((

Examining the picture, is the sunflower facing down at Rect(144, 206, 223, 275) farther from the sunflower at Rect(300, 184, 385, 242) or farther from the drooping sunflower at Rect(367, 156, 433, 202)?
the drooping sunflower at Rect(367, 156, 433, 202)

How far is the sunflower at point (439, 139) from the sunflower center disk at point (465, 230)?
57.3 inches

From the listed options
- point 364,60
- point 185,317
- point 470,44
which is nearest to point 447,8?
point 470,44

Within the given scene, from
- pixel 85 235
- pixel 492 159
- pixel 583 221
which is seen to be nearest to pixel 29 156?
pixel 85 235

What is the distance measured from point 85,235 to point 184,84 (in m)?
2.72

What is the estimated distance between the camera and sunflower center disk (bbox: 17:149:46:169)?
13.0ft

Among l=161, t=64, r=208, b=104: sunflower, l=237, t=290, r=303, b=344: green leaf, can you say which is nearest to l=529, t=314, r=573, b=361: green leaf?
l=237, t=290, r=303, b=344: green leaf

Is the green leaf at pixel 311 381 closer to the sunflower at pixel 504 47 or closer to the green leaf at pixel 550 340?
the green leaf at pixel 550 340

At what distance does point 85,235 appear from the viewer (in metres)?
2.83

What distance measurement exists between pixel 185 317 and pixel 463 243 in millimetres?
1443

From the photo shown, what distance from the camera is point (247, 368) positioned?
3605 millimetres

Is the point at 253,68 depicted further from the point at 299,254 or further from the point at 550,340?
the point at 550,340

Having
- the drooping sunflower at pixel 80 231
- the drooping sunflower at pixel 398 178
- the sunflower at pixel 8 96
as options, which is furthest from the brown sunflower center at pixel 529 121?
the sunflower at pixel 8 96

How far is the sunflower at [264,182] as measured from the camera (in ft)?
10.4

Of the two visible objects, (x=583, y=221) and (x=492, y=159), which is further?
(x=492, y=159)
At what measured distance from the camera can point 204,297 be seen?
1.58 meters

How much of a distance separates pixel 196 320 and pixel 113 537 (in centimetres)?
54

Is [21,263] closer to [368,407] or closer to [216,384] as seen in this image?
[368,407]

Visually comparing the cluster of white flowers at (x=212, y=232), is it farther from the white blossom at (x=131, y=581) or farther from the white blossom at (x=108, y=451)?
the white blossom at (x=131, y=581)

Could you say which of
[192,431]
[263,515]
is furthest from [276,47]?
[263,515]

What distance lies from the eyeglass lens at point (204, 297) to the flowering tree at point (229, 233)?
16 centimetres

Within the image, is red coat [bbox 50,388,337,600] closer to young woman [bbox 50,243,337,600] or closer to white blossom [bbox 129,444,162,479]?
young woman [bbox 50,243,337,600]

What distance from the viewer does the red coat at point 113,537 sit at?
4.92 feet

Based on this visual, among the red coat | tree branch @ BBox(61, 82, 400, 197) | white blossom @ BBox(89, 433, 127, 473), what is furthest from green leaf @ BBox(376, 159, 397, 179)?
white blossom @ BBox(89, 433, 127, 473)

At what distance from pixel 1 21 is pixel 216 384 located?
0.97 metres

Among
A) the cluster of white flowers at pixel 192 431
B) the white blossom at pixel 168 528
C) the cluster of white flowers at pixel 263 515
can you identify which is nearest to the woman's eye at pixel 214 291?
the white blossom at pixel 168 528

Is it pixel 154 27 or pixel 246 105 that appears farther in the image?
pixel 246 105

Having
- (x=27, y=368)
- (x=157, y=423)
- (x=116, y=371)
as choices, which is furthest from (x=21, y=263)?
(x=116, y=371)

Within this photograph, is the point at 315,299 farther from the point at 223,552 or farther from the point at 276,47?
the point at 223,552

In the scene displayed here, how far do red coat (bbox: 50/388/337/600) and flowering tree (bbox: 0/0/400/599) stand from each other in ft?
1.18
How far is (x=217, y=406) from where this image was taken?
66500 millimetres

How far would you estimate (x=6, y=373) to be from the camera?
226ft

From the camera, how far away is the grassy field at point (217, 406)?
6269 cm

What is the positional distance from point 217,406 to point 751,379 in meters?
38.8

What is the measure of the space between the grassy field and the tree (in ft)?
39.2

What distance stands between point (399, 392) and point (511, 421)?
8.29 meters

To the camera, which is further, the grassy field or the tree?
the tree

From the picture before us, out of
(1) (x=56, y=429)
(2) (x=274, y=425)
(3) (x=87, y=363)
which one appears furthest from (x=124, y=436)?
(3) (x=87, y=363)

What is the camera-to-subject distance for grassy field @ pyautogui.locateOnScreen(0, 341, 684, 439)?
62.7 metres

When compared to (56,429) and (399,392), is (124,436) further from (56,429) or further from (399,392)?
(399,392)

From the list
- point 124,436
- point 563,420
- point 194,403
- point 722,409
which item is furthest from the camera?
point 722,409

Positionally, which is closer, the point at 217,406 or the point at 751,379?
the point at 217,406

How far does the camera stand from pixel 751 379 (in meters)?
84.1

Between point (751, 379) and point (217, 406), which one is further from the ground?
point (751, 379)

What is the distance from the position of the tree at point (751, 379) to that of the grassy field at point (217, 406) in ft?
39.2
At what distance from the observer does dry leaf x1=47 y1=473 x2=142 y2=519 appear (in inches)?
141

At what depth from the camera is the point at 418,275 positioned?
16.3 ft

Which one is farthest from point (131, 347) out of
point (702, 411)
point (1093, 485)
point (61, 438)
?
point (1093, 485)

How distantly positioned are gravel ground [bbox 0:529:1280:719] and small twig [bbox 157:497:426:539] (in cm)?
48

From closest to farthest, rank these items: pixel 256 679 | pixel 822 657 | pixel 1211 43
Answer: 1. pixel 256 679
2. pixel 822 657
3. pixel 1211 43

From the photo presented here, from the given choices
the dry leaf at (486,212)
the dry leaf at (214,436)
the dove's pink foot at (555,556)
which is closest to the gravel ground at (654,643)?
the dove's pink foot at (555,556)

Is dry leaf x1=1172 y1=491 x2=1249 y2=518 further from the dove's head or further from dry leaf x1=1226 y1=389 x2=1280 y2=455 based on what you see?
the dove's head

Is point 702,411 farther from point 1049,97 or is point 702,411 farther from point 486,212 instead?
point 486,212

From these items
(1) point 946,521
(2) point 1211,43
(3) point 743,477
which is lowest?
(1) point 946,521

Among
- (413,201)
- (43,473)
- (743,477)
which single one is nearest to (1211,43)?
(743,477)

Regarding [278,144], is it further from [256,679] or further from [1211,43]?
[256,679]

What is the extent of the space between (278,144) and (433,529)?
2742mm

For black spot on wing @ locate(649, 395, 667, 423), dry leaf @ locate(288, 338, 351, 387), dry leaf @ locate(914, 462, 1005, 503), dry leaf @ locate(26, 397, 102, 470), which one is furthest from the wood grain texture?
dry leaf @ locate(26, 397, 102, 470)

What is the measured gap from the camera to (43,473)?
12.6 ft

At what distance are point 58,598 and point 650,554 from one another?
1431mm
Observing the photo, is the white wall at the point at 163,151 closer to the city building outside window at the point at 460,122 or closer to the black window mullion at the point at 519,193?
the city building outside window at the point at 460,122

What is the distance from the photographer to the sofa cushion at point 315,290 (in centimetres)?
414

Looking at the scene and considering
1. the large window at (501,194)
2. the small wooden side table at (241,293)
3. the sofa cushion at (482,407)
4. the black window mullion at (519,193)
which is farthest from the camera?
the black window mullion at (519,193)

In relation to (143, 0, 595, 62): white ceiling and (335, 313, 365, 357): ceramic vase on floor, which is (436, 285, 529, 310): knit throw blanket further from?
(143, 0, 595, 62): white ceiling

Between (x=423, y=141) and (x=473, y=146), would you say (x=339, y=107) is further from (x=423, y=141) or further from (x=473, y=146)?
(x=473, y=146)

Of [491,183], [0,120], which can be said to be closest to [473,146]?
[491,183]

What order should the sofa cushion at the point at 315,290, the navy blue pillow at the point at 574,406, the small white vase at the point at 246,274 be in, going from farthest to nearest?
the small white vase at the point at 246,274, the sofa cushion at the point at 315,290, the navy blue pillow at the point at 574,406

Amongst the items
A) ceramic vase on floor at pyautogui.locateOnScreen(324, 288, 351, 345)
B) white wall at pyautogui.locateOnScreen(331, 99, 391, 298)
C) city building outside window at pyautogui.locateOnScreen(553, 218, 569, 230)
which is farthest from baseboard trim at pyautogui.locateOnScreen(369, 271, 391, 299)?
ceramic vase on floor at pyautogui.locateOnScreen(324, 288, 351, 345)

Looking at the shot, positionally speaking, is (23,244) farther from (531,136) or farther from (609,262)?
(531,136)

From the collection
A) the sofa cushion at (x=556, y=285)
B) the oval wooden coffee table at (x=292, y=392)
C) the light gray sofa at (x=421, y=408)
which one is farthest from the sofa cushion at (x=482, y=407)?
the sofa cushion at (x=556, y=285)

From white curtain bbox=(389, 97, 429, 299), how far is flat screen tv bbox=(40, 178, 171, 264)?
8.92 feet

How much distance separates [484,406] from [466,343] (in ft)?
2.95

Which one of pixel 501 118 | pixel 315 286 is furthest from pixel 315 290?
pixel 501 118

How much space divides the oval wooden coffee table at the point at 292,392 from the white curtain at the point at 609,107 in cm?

))

(What you have to do) In the listing above, find the line containing "Amongst the items", then reproduce it and each line after it through the end, exactly and with nothing added.

(Exercise result)
Amongst the items
A) ceramic vase on floor at pyautogui.locateOnScreen(324, 288, 351, 345)
B) white wall at pyautogui.locateOnScreen(331, 99, 391, 298)
C) city building outside window at pyautogui.locateOnScreen(553, 218, 569, 230)
which is farthest from baseboard trim at pyautogui.locateOnScreen(369, 271, 391, 299)?
ceramic vase on floor at pyautogui.locateOnScreen(324, 288, 351, 345)

Looking at the shot, positionally speaking, is (23,244) farther from (531,136) or farther from (609,262)?
(531,136)

From the collection
A) the sofa cushion at (x=556, y=285)
B) the oval wooden coffee table at (x=292, y=392)
C) the light gray sofa at (x=421, y=408)
which one is farthest from the sofa cushion at (x=482, y=407)?
the sofa cushion at (x=556, y=285)

From white curtain bbox=(389, 97, 429, 299), how far is flat screen tv bbox=(40, 178, 171, 264)?
8.92 feet

How much distance separates [484,406] from [466,343] (in ft)?
2.95

Which one of pixel 501 118 | pixel 315 286 is furthest from pixel 315 290?
pixel 501 118

How much space divides the oval wooden coffee table at the point at 292,392 from the white curtain at the point at 609,107 in cm?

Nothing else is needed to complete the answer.